__What you are asked to do__:
Once you find the line below that has "Iheart radio png.", output it and every line after it exactly, stopping after the line that has "Data Line Cardboard", with no pictures.

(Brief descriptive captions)
::::
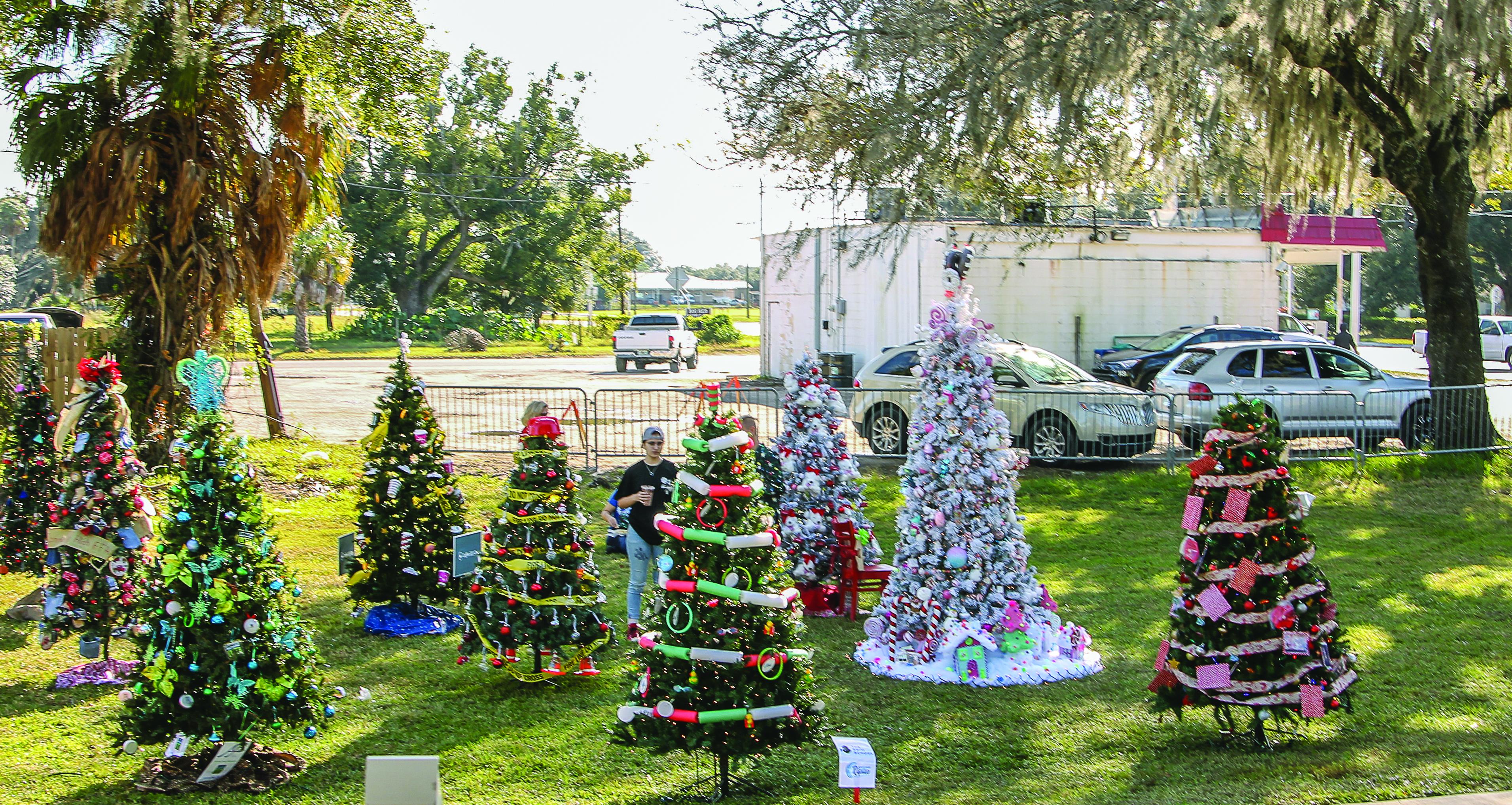 PCA Parrish Christmas Event 2019 (30)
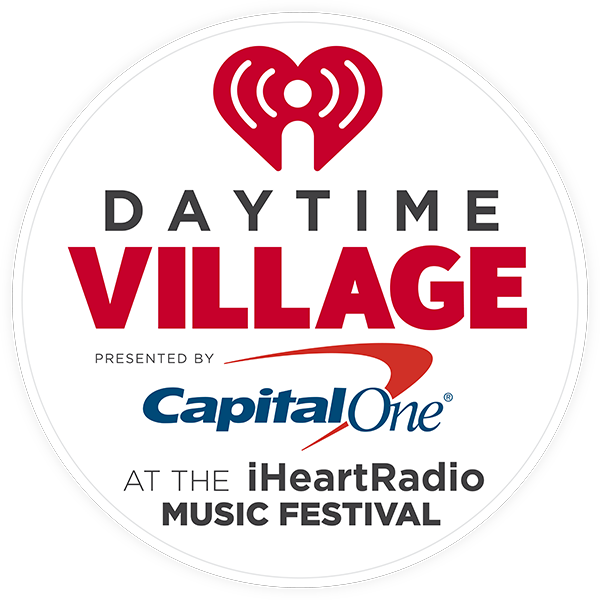 Iheart radio png. Iheartradio music festival tickets
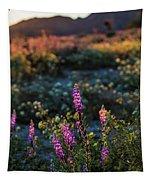 Twilight Lupine Tapestry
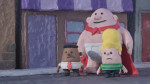 dreamworks-the-epic-tales-of-captain-underpants-post20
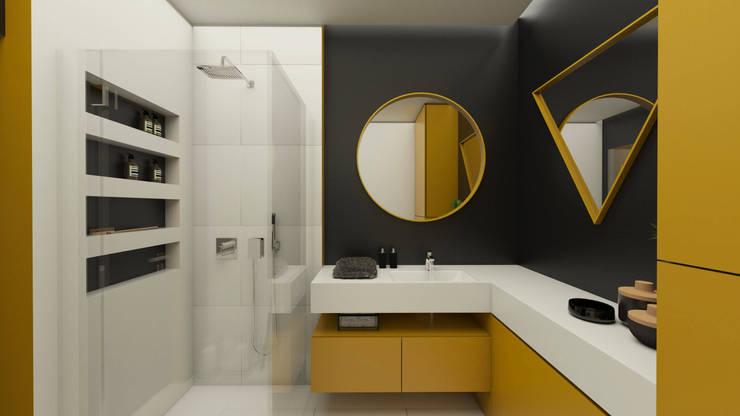 Baños de estilo  por emc partners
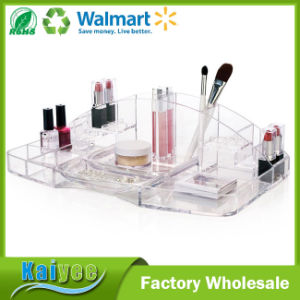 Large Capacity Cosmetic Storage and Makeup Organizer with 15 Compartments pictures & photos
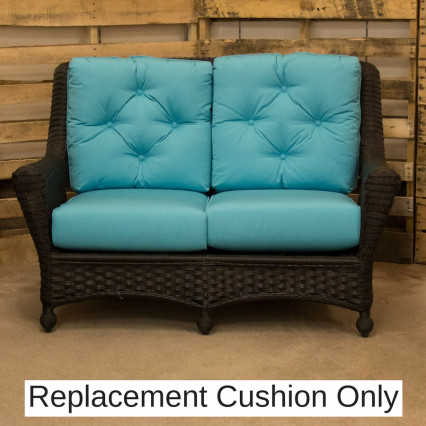 Lounge About Loveseat Cushion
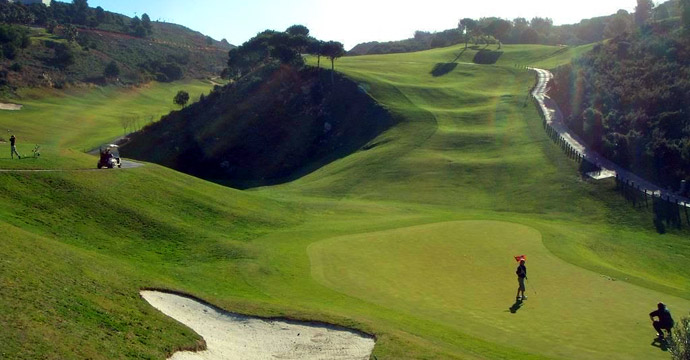 Spain Golf Courses | Alhaurin  resort - Photo 8 Teetimes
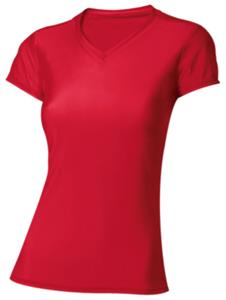 A4 Womens Short Sleeve Compression V-Neck
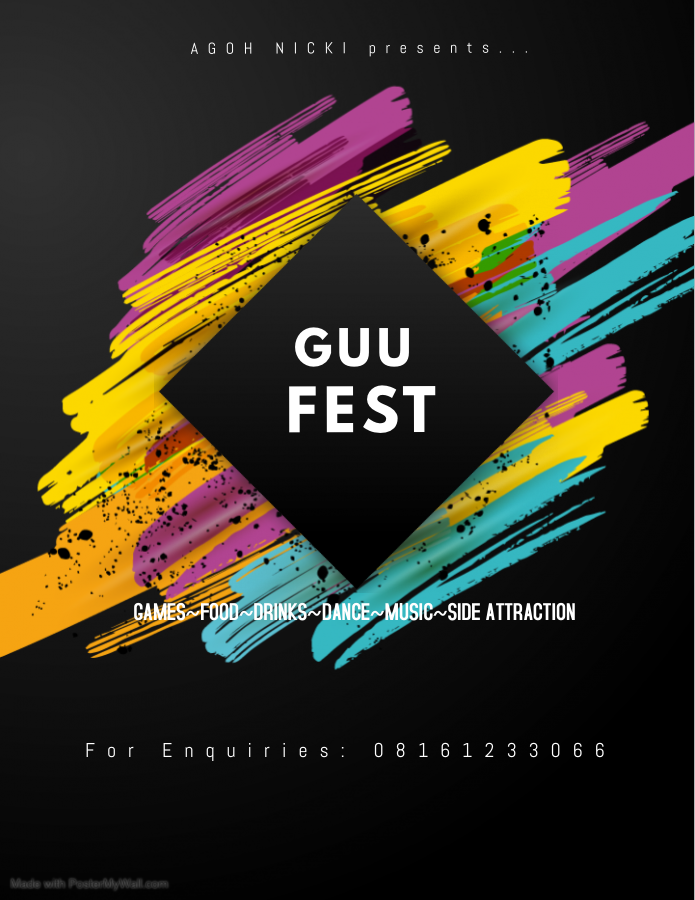 GUU FEST Post free event in Nigeria using tickethub.ng, buy and sell tickets to event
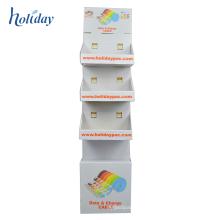 Data Line Cardboard Floor Display Rack,Shampoo Cardboard Floor Display Rack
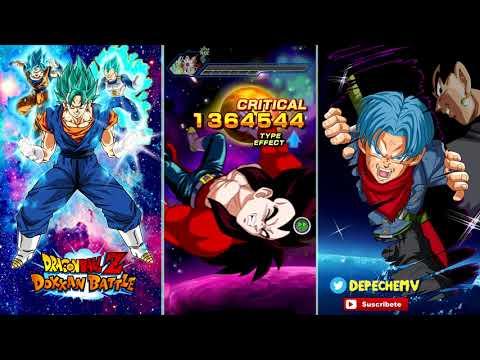 Fusion Team Vs. Boss Rush Stage 5 | DBZ Dokkan Battle En Español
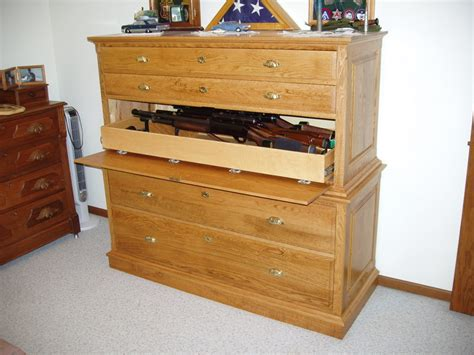 how to make a gun cabinet gun cabinet image modern home interiors how to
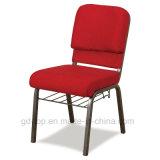 Сильный стальной удобный стул церков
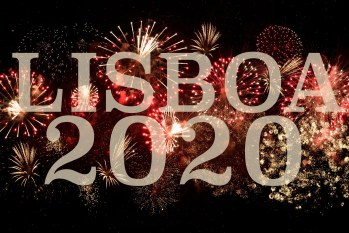 What's On for Christmas and New Year's 2019/2020 in Lisbon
::::
__Task solution__:
 Iheart radio png. Iheartradio music festival tickets
 Twilight Lupine Tapestry
 dreamworks-the-epic-tales-of-captain-underpants-post20
 Baños de estilo  por emc partners
 Large Capacity Cosmetic Storage and Makeup Organizer with 15 Compartments pictures & photos
 Lounge About Loveseat Cushion
 Spain Golf Courses | Alhaurin  resort - Photo 8 Teetimes
 A4 Womens Short Sleeve Compression V-Neck
 GUU FEST Post free event in Nigeria using tickethub.ng, buy and sell tickets to event
 Data Line Cardboard Floor Display Rack,Shampoo Cardboard Floor Display Rack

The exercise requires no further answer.